Jean-Jacques Muyembe, the director of the Institute for Biomedical Research, which is leading Congo’s Ebola response, told dpa in an interview.
“The patient died Wednesday morning because he was already weakened and his illness was discovered late,” he said.
The World Health Organisation (WHO) declared the Ebola outbreak an international health emergency earlier this month, after the first Ebola infection was recorded in Goma, a city of about two million people near the border with Rwanda.
Our correspondent reports that when Ebola broke out in the Democratic Republic of the Congo a year ago, the global stockpile of a long-anticipated vaccine was 300,000 doses.

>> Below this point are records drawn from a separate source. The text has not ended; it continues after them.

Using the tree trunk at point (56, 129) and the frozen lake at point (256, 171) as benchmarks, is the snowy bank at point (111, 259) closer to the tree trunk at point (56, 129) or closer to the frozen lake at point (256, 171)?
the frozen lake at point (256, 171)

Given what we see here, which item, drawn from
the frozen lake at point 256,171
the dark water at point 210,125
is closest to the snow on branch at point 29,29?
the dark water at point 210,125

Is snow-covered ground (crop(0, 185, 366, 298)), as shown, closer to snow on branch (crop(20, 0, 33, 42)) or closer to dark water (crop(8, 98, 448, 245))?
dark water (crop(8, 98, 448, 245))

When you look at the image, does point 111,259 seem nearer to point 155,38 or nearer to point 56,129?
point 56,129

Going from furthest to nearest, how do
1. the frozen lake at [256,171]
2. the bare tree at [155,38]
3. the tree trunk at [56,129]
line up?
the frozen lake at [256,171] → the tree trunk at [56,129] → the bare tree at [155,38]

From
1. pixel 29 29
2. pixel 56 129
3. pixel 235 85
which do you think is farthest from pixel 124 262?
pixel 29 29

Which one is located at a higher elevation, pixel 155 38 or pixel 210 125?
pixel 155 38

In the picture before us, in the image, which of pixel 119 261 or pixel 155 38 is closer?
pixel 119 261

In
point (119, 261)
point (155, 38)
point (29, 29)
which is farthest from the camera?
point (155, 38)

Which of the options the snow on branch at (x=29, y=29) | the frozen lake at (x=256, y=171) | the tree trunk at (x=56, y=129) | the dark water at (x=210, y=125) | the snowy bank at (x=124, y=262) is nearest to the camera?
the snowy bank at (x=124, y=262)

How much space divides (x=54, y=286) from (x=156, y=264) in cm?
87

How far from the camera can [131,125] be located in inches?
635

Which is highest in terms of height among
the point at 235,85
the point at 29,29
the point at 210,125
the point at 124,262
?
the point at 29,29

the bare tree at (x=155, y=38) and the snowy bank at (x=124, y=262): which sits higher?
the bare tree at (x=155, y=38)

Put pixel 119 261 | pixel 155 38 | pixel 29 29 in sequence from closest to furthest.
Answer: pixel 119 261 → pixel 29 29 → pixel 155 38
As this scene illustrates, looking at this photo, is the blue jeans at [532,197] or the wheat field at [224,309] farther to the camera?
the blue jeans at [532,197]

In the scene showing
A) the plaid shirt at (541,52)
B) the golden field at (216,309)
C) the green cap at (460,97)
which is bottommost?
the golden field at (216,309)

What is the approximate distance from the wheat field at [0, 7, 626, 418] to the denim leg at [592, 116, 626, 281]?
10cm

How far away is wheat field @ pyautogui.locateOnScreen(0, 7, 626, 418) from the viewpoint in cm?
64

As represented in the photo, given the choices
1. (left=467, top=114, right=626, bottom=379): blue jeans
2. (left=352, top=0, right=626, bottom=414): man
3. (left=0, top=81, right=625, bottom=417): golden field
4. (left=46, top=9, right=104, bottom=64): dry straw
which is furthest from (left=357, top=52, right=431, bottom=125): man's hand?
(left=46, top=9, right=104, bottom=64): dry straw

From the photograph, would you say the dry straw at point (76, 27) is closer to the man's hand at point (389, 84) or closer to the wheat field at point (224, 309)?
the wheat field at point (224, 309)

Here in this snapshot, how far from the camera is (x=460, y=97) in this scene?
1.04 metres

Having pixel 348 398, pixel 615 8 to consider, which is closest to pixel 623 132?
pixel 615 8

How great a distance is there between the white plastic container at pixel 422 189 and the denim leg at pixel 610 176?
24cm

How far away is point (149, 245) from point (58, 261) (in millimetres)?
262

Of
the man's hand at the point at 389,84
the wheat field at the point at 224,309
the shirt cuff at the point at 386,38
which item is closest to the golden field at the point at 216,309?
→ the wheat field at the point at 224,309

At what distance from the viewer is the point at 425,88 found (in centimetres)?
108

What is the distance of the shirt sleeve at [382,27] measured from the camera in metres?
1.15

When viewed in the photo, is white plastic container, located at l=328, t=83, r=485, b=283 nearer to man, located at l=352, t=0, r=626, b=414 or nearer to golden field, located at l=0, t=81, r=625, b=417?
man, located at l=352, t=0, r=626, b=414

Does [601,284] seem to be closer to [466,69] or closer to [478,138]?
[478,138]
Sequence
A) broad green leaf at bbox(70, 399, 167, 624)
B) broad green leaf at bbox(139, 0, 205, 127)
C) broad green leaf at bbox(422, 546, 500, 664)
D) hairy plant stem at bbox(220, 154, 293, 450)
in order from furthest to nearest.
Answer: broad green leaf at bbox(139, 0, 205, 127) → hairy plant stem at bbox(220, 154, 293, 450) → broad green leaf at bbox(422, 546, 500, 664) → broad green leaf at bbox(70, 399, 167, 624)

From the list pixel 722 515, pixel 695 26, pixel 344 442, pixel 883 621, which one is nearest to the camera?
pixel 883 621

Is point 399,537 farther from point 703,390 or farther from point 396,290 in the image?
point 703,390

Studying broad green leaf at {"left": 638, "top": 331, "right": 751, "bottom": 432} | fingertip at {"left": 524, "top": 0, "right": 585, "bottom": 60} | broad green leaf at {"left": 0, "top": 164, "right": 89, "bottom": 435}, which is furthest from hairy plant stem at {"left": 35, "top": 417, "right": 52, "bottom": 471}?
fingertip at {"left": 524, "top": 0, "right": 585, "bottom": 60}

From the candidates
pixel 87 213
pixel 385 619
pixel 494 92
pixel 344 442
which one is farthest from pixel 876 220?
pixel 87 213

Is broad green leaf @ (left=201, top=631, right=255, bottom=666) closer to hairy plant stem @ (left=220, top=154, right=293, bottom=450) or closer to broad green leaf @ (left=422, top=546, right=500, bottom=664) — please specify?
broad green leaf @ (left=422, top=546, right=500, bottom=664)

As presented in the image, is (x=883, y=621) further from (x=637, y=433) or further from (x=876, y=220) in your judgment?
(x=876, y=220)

At the time, that seemed like plenty.
But as the virus spreads from the epicenter and threatens to explode across the region, the supply of Merck’s newly developed vaccine – once expected to function as a silver bullet – is dwindling, and likely to burn out before the outbreak does.
Officials have gone head-to-head in a bitter clash over the next line of attack.
The country’s health minister stepped down last week rather than bow to international pressure to also start using another vaccine that is much more experimental.
He had banned its use over doubts about its effectiveness.
The manufacturer, Johnson & Johnson, says it has 1.5 million doses on hand and is ready to start sending them to the region.
Even if there were enough lifesaving vaccines to go around, the region’s violent conflict has made it virtually impossible for health workers to deliver the shots to every relative and neighbor of each Ebola victim.
J. Stephen Morrison, senior vice president of the Center for Strategic and International Studies in Washington said: “There’s a level of panic lurking just below the surface—or maybe it’s above the surface now.
“No one imagined the level of violence in Ituri and North Kivu”—two eastern provinces—”would be so extensive that they wouldn’t be able to contain this. Now, vaccines have become that much more important in containing the outbreak.”
The Ebola virus causes leaky blood vessels and circulatory failure, which starves the body’s organs of oxygen—leading to shock and multiple organ failure.
It spreads directly from person to person through infected blood, sweat and vomit.
For people who are already infected with the virus, a vaccine can’t help.
During the last Ebola outbreak, in West Africa in 2014 and 2015, there was no vaccine immediately available, a reality that left every person susceptible.
By the end, 28,600 people were infected and more than 11,000 died.
But that epidemic eventually became a testing ground for the Merck vaccine, which had been under development for more than a decade and was deployed to Guinea, where it showed positive results.